The WHOA procedure can be started by the company management, shareholders or any creditor when the company is expected to be insolvent in the future. If prepared properly, the entire procedure can be finished in 3-5 weeks and the board remains in control. Essential to the WHOA is the restructuring expert, who is appointed by the court and eventually decides on the new capital structure. Creditor classes vote by majority to approve a restructuring plan. Other key elements are that:

  • Every creditor must receive at least the same value as he would receive in liquidation
  • Creditors which are essential to the company (e.g. suppliers) can be paid in full
  • The judge’s ruling is final, no appeal possible
  • The procedure can either be public or not
  • The board can be granted shares as motivation for running the business
  • Specific protection for small creditors


In a much cited paper, Bris, Welch and Zhu (2006) show exactly how important a procedure like the WHOA is. When analysing recovery rates in U.S. Chapter 11, they find that secured creditors have a recovery rate between 32%-51% in liquidation and a much higher 72% on average in a restructuring procedure. For unsecured creditors this difference is even larger:  5% versus 52% respectively. Other research shows similar results.
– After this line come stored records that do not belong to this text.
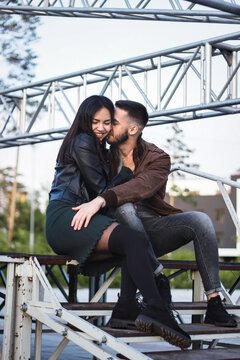 Couple of young man and woman in love having fun together at steel construction at romantic dating, sensual relationship and desire of lovers, candid lifestyle, vertical image with industrial style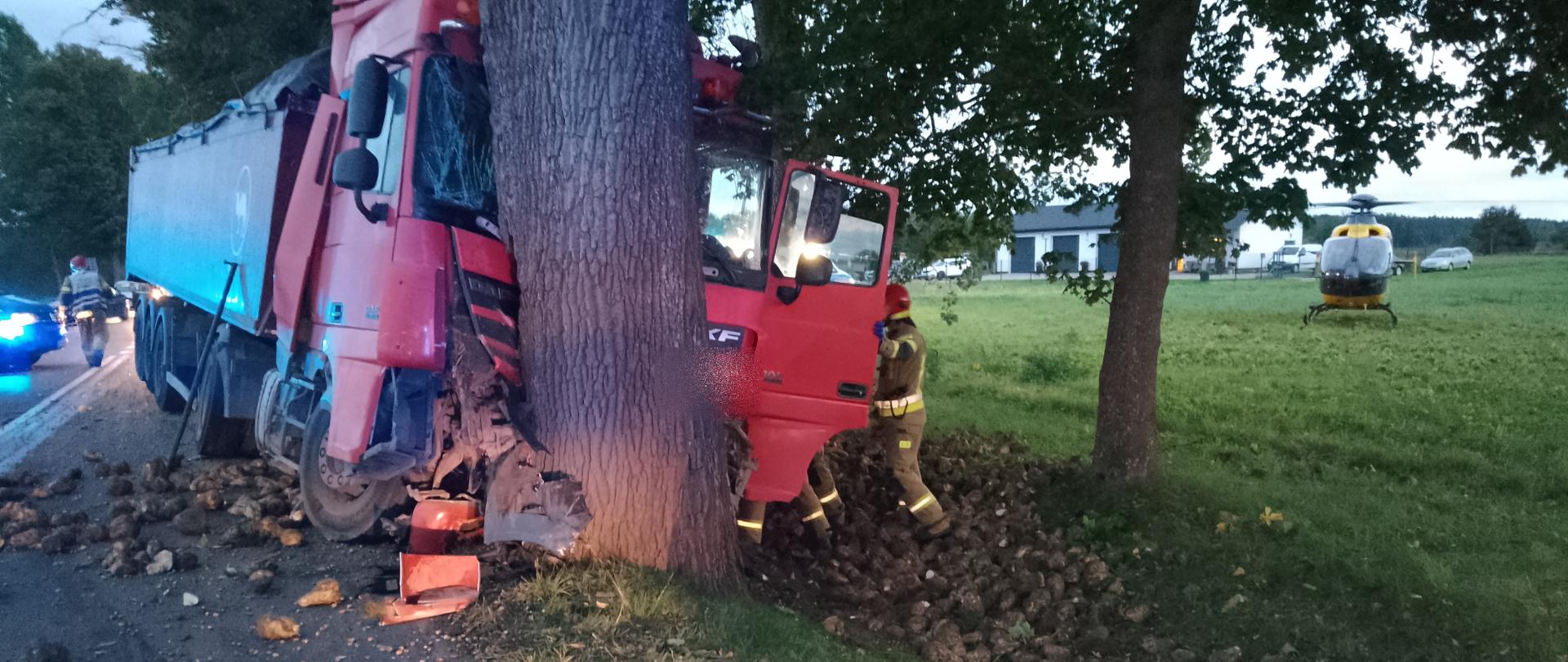 Zdjęcie przedstawia uszkodzony pojazd ciężarowy po uderzeniu w drzewo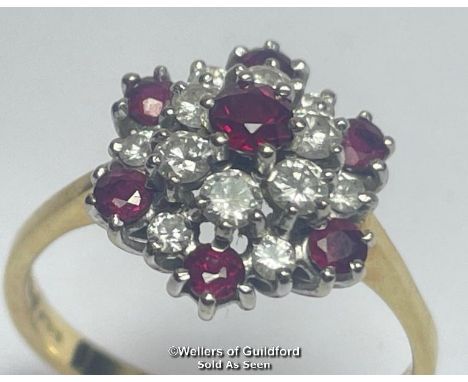 Ruby and diamond double cluster ring in 18ct gold. Total diamond weight estimated as 0.50g, colour H, clarity SI. Total ruby 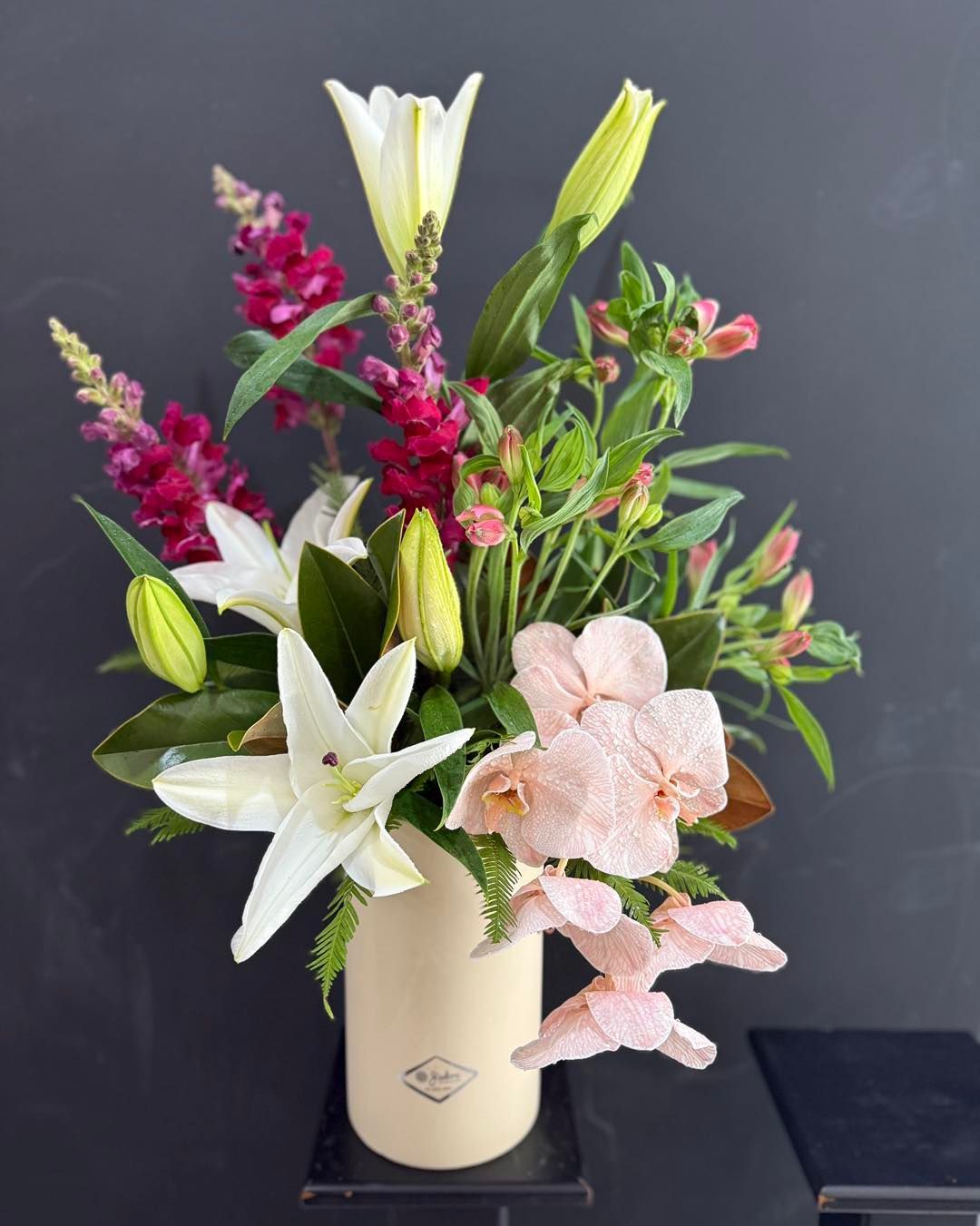 White roses and small white flowers arranged in a floral bouquet, tied with pink ribbon — J'adore Flowers & Gifts Cairns in Earlville, QLD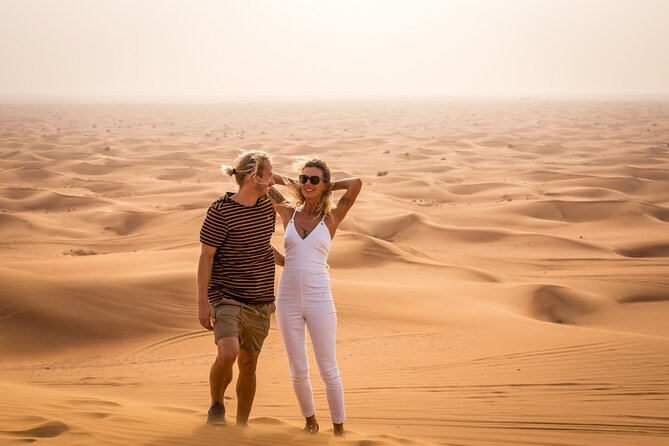 Adventurous Red Dune Desert Safari Deal with Quad Bike,Shows &BBQ - Sunset is the quiet reward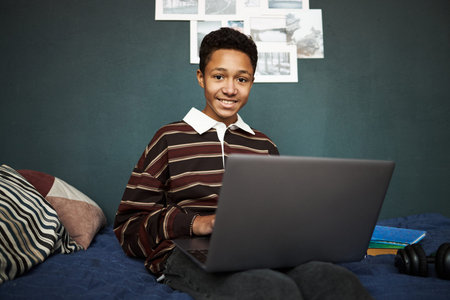 Portrait of Black teenager boy sitting on bed using laptop, smiling at camera, working or studying...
Differences between the US and The Netherlands can be substantial. But we will venture to estimate the expected effect of WHOA on Dutch creditor recovery rates anyway. Couwenberg and de Jong (2007) have performed a study on the effects of the Dutch insolvency law. They find that both secured and unsecured creditors have a higher recovery rate (80% and 22% respectively) in the Netherlands. While this does show that the Dutch insolvency law works rather well, we expect the WHOA to improve recovery rates especially for unsecured creditors, as shown in the graphs below. By definition, secured creditors need to improve recoveries under the WHOA regime. But the real beneficiaries will be other stakeholders: employees, customers, supplier and unsecured creditors. We believe the latter could improve recovery rates to numbers similar to under U.S. Chapter 11 (or around 50%).


The government has financially supported businesses throughout the first months of the COVID-19 pandemic. This support would benefit enormously from the new WHOA. Unfortunately, lawmakers could not finalise its approval process in parliament prior to the summer recess. The law is now expected to come into force no earlier than October 2020. That may be too late for many Covid-19 stricken businesses. Insolvency lawyers have shown their frustration in a unique open letter to lawmakers (in Dutch) and pointed to the billions of Euros of business value and thousands of jobs at stake, particularly now.  The bill for this delay now falls to shareholders, entrepreneurs, small business owners, creditors and ultimately, the tax payer who will foot the COVID-19 related business support bills. What a shame.